ArcheoVLM
Datasets & Data Sources
Detailed breakdown of each dataset required for the project, what it contains, and why it is essential
Dataset Name
"LiDAR Surveys over Selected Forest Research Sites, Brazilian Amazon, 2008-2018"
What It Is
High-resolution raw point cloud files in .laz format. Each tile covers 1 km² with millions of 3D points (X, Y, Z coordinates).
Why It's Needed
Core source for archaeological discoveries. LiDAR penetrates forest canopies to reveal subtle human-made topographical features invisible in standard imagery.
Dataset Name
cms_brazil_lidar_tile_inventory.csv (provided with ORNL DAAC dataset)
What It Is
Metadata manifest containing filename, acquisition date, and geographic footprint for each of the 3,154 LiDAR tiles.
Why It's Needed
Essential for spatial indexing and triage. Enables spatial joins and cross-referencing with other geographic datasets to identify areas of interest.
Dataset Name
"AmazonGeoArchDB: Amazon Archaeology GIS"
What It Is
Curated geospatial data with shapefiles delineating locations of discovered archaeological sites (geoglyphs, settlements, causeways).
Why It's Needed
Filtering: Identifies tiles covering known sites to avoid rediscovery.
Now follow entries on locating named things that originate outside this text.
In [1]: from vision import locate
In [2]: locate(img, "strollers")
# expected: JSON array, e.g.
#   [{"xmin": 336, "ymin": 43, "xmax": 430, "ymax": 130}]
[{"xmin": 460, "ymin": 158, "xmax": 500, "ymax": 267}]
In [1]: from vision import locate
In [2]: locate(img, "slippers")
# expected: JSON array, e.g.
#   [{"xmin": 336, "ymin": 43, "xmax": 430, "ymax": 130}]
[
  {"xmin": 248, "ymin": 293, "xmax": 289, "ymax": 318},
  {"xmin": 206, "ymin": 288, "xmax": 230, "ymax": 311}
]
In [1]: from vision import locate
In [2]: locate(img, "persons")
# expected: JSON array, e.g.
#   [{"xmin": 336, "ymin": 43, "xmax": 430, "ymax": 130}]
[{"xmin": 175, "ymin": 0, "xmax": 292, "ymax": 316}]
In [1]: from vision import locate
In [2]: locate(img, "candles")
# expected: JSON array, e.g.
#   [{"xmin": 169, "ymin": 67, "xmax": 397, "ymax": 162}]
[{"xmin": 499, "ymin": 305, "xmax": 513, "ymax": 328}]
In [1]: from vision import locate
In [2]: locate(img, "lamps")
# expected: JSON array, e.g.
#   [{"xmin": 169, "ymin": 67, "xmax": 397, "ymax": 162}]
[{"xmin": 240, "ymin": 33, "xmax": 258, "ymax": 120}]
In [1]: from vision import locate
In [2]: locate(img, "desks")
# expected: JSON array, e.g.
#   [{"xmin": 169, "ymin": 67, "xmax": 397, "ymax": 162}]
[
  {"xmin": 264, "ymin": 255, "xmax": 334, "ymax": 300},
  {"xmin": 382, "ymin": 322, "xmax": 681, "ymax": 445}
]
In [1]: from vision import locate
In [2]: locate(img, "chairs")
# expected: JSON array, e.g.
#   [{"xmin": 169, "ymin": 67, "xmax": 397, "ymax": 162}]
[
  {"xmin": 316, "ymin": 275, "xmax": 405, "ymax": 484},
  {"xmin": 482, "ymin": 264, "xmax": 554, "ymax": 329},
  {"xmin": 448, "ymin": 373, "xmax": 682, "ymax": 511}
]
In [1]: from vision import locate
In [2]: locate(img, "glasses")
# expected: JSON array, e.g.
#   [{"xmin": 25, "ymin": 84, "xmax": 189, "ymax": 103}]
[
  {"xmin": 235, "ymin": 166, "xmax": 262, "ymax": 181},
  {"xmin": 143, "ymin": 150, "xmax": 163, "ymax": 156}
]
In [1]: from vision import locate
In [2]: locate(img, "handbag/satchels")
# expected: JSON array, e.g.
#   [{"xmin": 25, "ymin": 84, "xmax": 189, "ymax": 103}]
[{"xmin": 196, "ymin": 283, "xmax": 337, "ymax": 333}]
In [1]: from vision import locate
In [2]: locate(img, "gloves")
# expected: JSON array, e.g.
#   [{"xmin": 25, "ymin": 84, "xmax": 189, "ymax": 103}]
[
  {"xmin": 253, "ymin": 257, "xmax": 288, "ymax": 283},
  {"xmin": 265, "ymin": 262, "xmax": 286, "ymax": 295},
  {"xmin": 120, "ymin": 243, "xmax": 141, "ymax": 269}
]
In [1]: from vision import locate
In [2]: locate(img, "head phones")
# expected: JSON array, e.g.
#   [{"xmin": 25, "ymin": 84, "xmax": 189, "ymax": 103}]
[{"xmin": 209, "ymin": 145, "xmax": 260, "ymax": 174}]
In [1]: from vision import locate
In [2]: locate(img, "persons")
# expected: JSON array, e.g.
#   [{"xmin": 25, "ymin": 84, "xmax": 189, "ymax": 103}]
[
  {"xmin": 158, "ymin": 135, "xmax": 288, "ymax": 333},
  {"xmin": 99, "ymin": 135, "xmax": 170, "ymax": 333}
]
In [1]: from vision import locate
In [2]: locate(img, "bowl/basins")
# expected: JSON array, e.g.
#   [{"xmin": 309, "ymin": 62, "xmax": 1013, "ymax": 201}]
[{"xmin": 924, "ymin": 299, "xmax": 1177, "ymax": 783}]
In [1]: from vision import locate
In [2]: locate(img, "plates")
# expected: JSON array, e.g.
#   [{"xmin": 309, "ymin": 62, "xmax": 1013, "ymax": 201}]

Prioritization: Creates 15km buffer zones to prioritize nearby unknown areas.
Dataset Name
PRODES Deforestation Layer from Brazil's National Institute for Space Research
What It Is
Shapefile mapping historical and recent deforestation in the Amazon, monitored since the 1980s.
Why It's Needed
Strong correlation between deforestation and archaeological discovery. Forest clearing reveals features for the first time, increasing detection probability.
Dataset Name
OpenStreetMap (OSM), Brazilian Institute of Geography and Statistics (IBGE), Global Human Settlement Layer (GHSL)
What It Is
Shapefiles delineating boundaries of cities, towns, and significant infrastructure like roads and industrial areas.
Why It's Needed
Critical for eliminating false positives. Modern activities create ground disturbances that could be mistaken for archaeological features.
Dataset Name
Sentinel-2 Multispectral Instrument (MSI) data via Google Earth Engine or Copernicus Open Access Hub
What It Is
Global satellite imagery with 10-meter resolution, 5-day revisit time, capturing 13 spectral bands from visible to short-wave infrared.
Why It's Needed
Primary verification tool. Creates True-Color images and NDVI products to detect vegetation anomalies that corroborate buried earthworks.
Dataset Name
Custom corpus from Internet Archive, Project Gutenberg, university archives, and museum collections
What It Is
Digitized historical documents including explorer journals (Percy Fawcett, Alfred Russel Wallace), missionary reports, and colonial records.
Why It's Needed
Provides narrative context through NLP geoparsing. Historical accounts describe settlements and populations, adding justification to discoveries.
Spatial Analysis Pipeline
Verification Pipeline
Dataset Synergy
The power of this approach lies in the integration of multiple independent data sources, each providing different types of evidence that together create a comprehensive archaeological analysis framework.